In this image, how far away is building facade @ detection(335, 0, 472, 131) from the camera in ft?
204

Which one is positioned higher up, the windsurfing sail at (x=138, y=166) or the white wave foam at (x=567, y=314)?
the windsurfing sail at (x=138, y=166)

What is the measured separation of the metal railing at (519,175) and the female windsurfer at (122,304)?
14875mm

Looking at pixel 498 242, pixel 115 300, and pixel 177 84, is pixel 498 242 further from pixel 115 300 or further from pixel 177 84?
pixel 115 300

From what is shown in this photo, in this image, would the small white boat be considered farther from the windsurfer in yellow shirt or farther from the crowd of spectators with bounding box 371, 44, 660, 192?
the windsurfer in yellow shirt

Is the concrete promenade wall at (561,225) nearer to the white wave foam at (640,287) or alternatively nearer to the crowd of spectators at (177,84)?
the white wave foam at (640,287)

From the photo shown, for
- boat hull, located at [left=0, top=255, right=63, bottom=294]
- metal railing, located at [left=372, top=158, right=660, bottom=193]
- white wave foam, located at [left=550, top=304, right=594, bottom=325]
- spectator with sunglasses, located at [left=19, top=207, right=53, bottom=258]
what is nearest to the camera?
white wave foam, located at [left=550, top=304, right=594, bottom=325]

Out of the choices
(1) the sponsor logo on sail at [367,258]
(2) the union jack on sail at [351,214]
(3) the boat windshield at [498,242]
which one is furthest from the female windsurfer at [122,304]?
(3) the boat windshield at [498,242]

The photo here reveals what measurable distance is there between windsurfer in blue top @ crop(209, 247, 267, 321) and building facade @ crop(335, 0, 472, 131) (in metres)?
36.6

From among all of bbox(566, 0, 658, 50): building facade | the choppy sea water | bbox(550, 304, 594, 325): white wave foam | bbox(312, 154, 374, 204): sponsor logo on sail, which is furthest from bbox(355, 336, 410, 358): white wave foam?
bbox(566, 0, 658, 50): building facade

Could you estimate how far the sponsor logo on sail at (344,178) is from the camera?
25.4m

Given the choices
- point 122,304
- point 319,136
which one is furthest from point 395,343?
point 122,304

────────────────

**Task instructions**
Set down the entries above again, word for word.

**Output of the task**
In this image, how far away is building facade @ detection(335, 0, 472, 131) from the camera in ft?
204

Which one is positioned higher up, the windsurfing sail at (x=138, y=166) or the white wave foam at (x=567, y=314)?
the windsurfing sail at (x=138, y=166)

What is the measured separation of the metal railing at (519,175) and the female windsurfer at (122,304)?
14875mm

Looking at pixel 498 242, pixel 115 300, and pixel 177 84, is pixel 498 242 further from pixel 115 300 or further from pixel 177 84?
pixel 115 300

From what is shown in this photo, in this image, would the small white boat be considered farther from the windsurfer in yellow shirt or farther from the crowd of spectators with bounding box 371, 44, 660, 192?
the windsurfer in yellow shirt

Is the concrete promenade wall at (561,225) nearer to the white wave foam at (640,287) or alternatively nearer to the crowd of spectators at (177,84)?
the white wave foam at (640,287)

From the photo shown, for
- boat hull, located at [left=0, top=255, right=63, bottom=294]
- metal railing, located at [left=372, top=158, right=660, bottom=193]
- white wave foam, located at [left=550, top=304, right=594, bottom=325]
- spectator with sunglasses, located at [left=19, top=207, right=53, bottom=258]
what is nearest to the camera?
white wave foam, located at [left=550, top=304, right=594, bottom=325]

Out of the choices
(1) the sponsor logo on sail at [367,258]
(2) the union jack on sail at [351,214]
(3) the boat windshield at [498,242]
which one is furthest from the female windsurfer at [122,304]?
(3) the boat windshield at [498,242]

The photo here reveals what measurable distance is there between windsurfer in blue top @ crop(209, 247, 267, 321) and building facade @ crop(335, 0, 472, 131) (in metres)?
36.6

From among all of bbox(566, 0, 658, 50): building facade | the choppy sea water | bbox(550, 304, 594, 325): white wave foam | bbox(312, 154, 374, 204): sponsor logo on sail, which is furthest from bbox(355, 336, 410, 358): white wave foam?
bbox(566, 0, 658, 50): building facade

Could you estimate how far the sponsor logo on sail at (344,178) is from the camera?
25.4m

Given the choices
- point 122,304
- point 319,136
which one is furthest from point 395,343?
point 122,304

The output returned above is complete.